To establish a due process violation, "it is necessary to prove that the state has created a protected liberty interest and that the process due was denied." Wright v. Coughlin, 132 F.3d 133, 136 (2d Cir. 1998) (citing Kentucky Dep't of Corrections v. Thompson, 490 U.S. 454, 460, 109 S.Ct. 1904, 104 L.Ed.2d 506 (1989); Bedoya v. Coughlin, 91 F.3d 349, 351-52 (2d Cir. 1996)). In determining when prisoners possess a protected liberty interest entitling them to due process in prison disciplinary proceedings, the Supreme Court in Sandin v. Conner found that, although "States may under certain circumstances create liberty interests which are protected by the Due Process Clause, these interests will be generally limited to freedom from restraint which ... imposes atypical and significant hardship on the inmate in relation to the ordinary incidents of prison life." 515 U.S. 472, 483-484, 115 S.Ct. 2293, 132 L.Ed.2d 418 (1995).

Following Sandin, the Second Circuit articulated a two-part test governing due process challenges to disciplinary hearings2: "To prevail, [the plaintiff] must establish both that the confinement or restraint creates an `atypical and significant hardship' under Sandin, and that the state has granted its inmates, by regulation or by statute, a protected liberty interest in remaining free from that confinement or restraint." Frazier v. Coughlin, 81 F.3d 313, 317 (2d Cir.1996). Factors bearing on the "atypical and significant" finding are: (1) the effect of disciplinary action on the length of prison confinement, (2) the extent to which the conditions of the disciplinary segregation differ from other routine prison conditions, and (3) the duration of the disciplinary segregation imposed compared to discretionary confinements. See Sandin, 515 U.S. at 485-486, 115 S.Ct. 2293. "In other words, actions under the due process clause are reserved for prisoners enduring a hardship that is substantially more grave than hardships [inmates] would be likely to endure simply as a consequence of the ordinary administration of the prison." Welch v. Bartlett, 196 F.3d 389, 392 (1999).

────────────────────────────────────────

* WHAT IS REQUIRED
Write the next portion of the passage on prisoners' due process rights in disciplinary hearings, starting after its final sentence.

* SUPPLIED MATERIAL
────────────────────────────────────────

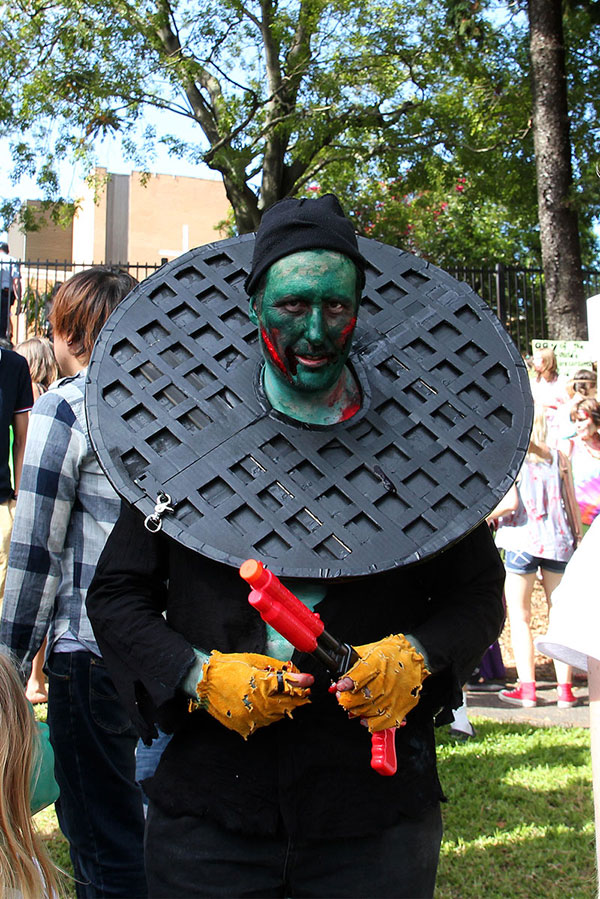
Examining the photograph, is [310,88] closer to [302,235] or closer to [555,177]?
[555,177]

────────────────────────────────────────

* TASK RESPONSE
In assessing the nature and duration of a prisoner's confinement, the Second Circuit did not issue a bright-line rule delineating when a deprivation rises to the level of the Sandin analysis. See Colon v. Howard, 215 F.3d 227, 231-232 (2d Cir.2000). Rather, the Second Circuit has repeatedly made clear that district courts are to undertake extensive fact-finding in determining whether a liberty interest has been affected. Jackson v. Johnson, 15 F.Supp.2d 341, 345-346 (1998) (citing Brooks v. DiFasi, 112 F.3d 46 (2d Cir. 1997) (remanding for findings on the length of the disciplinary confinement, the restrictiveness of the keeplock, and the prevailing conditions in administrative confinement and in the prison at large); Miller v. Selsky, 111 F.3d 7 (2d Cir.1997) (same); Sealey v. Giltner, 116 F.3d 47, 51-52 (2d Cir.1997) (remanding...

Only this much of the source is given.